The Hockey News’s Sam Stockton discusses three questions concerning the shape of the Red Wings’ opening-night lineup this afternoon. Among them:
At this point, amongst under-23 players, there are two locks, one probable, and four hopefuls for the Red Wings’ line-up on the first night of the season.
Mortiz Seider, 22, and Lucas Raymond, 21, have long since established themselves not just as NHL regulars but as featured players in Detroit. The only possible impediment to their places on Derek Lalonde’s line-up card is *knock on wood* health.

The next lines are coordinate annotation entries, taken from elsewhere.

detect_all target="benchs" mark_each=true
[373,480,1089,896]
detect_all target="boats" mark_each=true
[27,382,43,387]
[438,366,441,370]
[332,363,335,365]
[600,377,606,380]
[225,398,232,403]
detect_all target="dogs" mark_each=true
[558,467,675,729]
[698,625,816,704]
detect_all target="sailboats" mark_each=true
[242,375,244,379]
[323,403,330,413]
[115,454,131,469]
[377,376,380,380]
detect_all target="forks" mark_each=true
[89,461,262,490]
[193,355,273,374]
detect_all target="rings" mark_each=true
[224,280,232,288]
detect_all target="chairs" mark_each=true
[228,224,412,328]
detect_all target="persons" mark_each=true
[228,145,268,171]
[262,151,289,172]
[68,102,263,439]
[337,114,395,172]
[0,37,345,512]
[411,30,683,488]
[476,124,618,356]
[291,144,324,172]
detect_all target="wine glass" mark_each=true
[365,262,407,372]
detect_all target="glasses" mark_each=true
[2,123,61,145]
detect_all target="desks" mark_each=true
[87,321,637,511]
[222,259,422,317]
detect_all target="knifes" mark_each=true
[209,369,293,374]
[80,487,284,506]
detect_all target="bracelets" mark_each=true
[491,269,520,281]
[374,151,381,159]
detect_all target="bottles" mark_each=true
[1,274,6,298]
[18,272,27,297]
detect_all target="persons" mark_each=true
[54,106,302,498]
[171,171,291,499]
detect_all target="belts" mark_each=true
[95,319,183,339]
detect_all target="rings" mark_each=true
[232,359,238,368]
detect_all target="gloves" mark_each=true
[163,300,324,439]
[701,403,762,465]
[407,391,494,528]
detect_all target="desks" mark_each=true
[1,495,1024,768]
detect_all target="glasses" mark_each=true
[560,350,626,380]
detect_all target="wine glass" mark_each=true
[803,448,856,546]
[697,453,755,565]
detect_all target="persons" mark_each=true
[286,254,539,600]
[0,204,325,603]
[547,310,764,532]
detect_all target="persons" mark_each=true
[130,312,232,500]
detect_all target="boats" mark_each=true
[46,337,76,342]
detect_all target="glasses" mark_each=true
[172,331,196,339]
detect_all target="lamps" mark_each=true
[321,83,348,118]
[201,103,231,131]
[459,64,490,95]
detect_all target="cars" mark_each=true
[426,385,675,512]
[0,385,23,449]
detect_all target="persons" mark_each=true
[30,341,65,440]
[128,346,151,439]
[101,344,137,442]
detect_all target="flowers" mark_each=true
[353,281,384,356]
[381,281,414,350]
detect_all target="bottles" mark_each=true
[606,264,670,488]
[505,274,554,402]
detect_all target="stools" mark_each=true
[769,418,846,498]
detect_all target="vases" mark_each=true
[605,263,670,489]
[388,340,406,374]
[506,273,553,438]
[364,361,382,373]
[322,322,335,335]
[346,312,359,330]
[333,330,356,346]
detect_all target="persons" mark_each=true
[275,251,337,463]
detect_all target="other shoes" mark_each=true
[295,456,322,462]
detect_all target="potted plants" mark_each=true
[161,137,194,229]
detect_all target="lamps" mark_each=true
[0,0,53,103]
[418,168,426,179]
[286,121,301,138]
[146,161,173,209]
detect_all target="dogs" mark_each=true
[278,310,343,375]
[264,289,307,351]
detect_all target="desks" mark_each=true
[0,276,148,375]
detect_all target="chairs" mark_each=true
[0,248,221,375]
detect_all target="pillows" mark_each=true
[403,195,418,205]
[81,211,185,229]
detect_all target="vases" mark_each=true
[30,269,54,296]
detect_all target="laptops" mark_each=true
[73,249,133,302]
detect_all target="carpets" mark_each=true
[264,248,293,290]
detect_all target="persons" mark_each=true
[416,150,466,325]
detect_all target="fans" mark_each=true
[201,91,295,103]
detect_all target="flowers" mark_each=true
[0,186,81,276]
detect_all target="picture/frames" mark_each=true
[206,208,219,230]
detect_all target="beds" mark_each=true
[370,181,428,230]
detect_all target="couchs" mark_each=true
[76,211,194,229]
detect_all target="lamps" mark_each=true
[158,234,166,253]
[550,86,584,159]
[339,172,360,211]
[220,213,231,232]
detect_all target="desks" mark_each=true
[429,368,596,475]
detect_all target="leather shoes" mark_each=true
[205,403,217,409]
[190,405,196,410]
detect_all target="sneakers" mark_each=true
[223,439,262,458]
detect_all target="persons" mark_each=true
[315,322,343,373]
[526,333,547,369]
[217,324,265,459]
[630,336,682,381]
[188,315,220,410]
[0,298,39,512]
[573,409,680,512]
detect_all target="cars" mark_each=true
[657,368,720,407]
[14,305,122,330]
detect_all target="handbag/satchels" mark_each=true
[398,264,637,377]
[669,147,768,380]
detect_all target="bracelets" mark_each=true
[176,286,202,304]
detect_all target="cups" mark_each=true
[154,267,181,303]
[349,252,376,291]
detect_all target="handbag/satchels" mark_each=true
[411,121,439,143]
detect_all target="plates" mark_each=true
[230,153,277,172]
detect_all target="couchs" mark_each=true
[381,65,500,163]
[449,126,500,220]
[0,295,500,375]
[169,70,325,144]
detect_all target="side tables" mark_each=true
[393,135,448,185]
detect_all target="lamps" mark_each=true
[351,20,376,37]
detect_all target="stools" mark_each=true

The probable is 22-year-old winger Jonatan Berggren. Berggren played 67 NHL games a year ago, scoring 15 goals and giving 13 assists. He plays a mature offensive game and had commendable two-way impacts as a first-year NHLer. With the new off-season acquisitions, Berggren (not unlike Joe Veleno, who at 23 is just too old to qualify for this discussion) needs to establish his role within a re-shuffled and re-vamped forward group, but he should be on track to have comfortably done so by October 12th.
That leaves Elmer Soderblom (22), Simon Edvinsson (20), Carter Mazur (21), and Marco Kasper (19) as the hopefuls. Within that context, it might be a bit harsh to Soderblom to only refer to him as a hopeful, considering his 20 NHL games played are twice as many as anyone else in that cohort. (Edvisonsson has played nine, Kasper one, and Mazur none).
Still, the path for all four to play opening night looks difficult because of the arrival of Daniel Sprong, Klim Kostin, and Christian Fischer to fill bottom six roles, J.T. Compher slotting into the center depth chart, and Shayne Gostisbehere and Justin Holl joining the D corps.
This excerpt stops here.